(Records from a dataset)
——

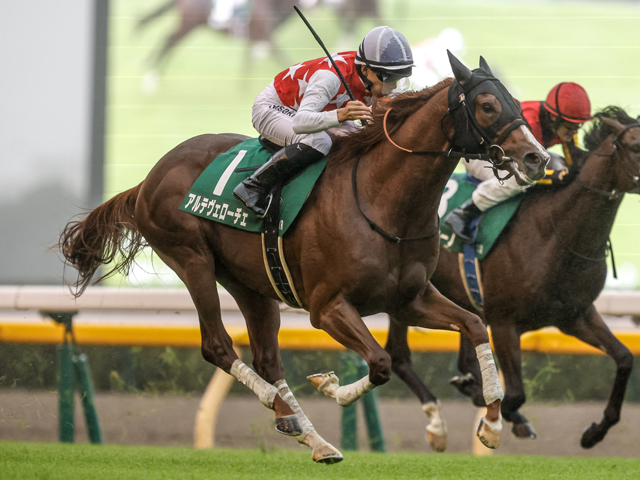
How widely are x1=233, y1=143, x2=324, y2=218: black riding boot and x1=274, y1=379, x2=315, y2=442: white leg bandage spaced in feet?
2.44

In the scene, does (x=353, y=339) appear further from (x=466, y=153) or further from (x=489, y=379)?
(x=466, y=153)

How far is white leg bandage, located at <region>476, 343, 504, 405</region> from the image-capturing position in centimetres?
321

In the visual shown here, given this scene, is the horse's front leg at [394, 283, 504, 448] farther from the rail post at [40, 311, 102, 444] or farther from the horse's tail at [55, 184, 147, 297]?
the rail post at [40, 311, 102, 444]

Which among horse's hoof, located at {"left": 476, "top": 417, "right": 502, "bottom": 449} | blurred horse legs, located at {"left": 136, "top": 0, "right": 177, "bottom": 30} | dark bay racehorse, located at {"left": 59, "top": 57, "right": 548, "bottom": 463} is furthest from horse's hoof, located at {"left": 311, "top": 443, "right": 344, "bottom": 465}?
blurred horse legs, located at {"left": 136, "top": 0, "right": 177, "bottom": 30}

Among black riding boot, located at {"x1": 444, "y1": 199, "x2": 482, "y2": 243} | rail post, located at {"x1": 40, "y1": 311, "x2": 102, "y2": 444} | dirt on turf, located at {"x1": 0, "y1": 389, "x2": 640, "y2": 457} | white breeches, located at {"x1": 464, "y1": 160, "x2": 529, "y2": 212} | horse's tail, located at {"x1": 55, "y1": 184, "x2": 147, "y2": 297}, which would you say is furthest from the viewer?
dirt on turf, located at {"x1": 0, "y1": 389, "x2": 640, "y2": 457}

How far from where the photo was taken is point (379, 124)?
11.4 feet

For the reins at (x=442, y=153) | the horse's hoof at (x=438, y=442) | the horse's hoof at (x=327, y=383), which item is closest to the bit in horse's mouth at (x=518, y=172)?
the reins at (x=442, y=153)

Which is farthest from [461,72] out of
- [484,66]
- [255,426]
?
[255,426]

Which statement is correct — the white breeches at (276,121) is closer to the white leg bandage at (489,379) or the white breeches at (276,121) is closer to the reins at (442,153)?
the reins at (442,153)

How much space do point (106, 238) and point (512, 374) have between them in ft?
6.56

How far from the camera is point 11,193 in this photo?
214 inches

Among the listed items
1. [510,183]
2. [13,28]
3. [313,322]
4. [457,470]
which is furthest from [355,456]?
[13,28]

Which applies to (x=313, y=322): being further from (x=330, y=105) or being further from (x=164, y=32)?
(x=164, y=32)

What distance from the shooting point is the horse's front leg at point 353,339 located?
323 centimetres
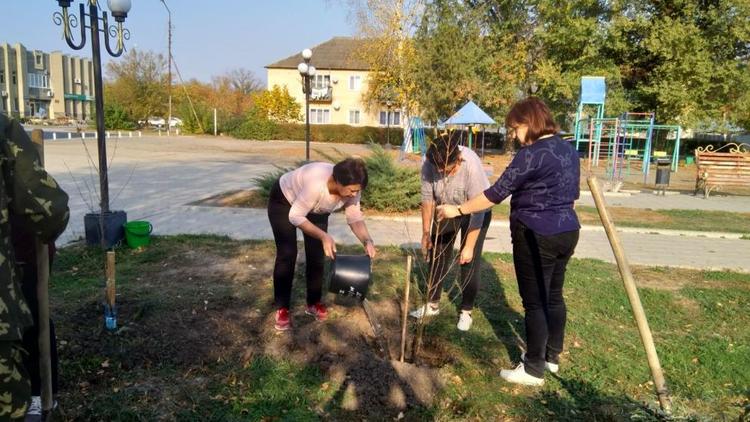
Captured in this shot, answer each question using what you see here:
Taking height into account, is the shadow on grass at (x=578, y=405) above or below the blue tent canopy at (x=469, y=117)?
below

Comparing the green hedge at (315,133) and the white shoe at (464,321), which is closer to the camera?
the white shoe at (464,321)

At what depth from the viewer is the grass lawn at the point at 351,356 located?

——

* **Exercise details**
Leave every image out, and retype the material exactly.

* **Problem solution**
How widely are x1=233, y1=143, x2=324, y2=218: black riding boot and x1=274, y1=379, x2=315, y2=442: white leg bandage spaced in feet?
2.44

In the scene, does (x=353, y=339) appear further from (x=466, y=153) or further from (x=489, y=379)?
(x=466, y=153)

How far is white leg bandage, located at <region>476, 343, 504, 405</region> from the image-capturing position in centimetres?
321

In the visual shown here, given this scene, is the horse's front leg at [394, 283, 504, 448] farther from the rail post at [40, 311, 102, 444] or farther from the horse's tail at [55, 184, 147, 297]?
the rail post at [40, 311, 102, 444]

Which among horse's hoof, located at {"left": 476, "top": 417, "right": 502, "bottom": 449} | blurred horse legs, located at {"left": 136, "top": 0, "right": 177, "bottom": 30} | dark bay racehorse, located at {"left": 59, "top": 57, "right": 548, "bottom": 463} is furthest from horse's hoof, located at {"left": 311, "top": 443, "right": 344, "bottom": 465}?
blurred horse legs, located at {"left": 136, "top": 0, "right": 177, "bottom": 30}

Among black riding boot, located at {"x1": 444, "y1": 199, "x2": 482, "y2": 243} | rail post, located at {"x1": 40, "y1": 311, "x2": 102, "y2": 444} | dirt on turf, located at {"x1": 0, "y1": 389, "x2": 640, "y2": 457} | white breeches, located at {"x1": 464, "y1": 160, "x2": 529, "y2": 212} | horse's tail, located at {"x1": 55, "y1": 184, "x2": 147, "y2": 297}, which would you say is furthest from the viewer?
dirt on turf, located at {"x1": 0, "y1": 389, "x2": 640, "y2": 457}

How far from where the photo was taken is point (379, 124)?
11.4 feet

For the reins at (x=442, y=153) | the horse's hoof at (x=438, y=442) | the horse's hoof at (x=327, y=383), which item is closest to the bit in horse's mouth at (x=518, y=172)?
the reins at (x=442, y=153)

Which is farthest from [461,72] out of
- [484,66]
- [255,426]
?
[255,426]

Which statement is correct — the white breeches at (276,121) is closer to the white leg bandage at (489,379) or the white breeches at (276,121) is closer to the reins at (442,153)?
the reins at (442,153)

How much space do point (106, 238) and point (512, 374) have between them in ft?
6.56

How far from the camera is point 11,193 in this photo?
214 inches

Among the listed items
1. [510,183]
2. [13,28]
3. [313,322]
4. [457,470]
which is furthest from [355,456]?
[13,28]

Which applies to (x=313, y=322): being further from (x=330, y=105) or being further from (x=164, y=32)?
(x=164, y=32)

What distance from the shooting point is the horse's front leg at point 353,339 located?
323 centimetres
Captured in this shot, answer each question using what you see here:
Taking height into account, is the shadow on grass at (x=578, y=405) above or below the blue tent canopy at (x=469, y=117)?
below

Comparing the green hedge at (315,133) and the white shoe at (464,321), which is closer to the camera?
the white shoe at (464,321)

At what depth from the viewer is the grass lawn at the point at 351,356 located?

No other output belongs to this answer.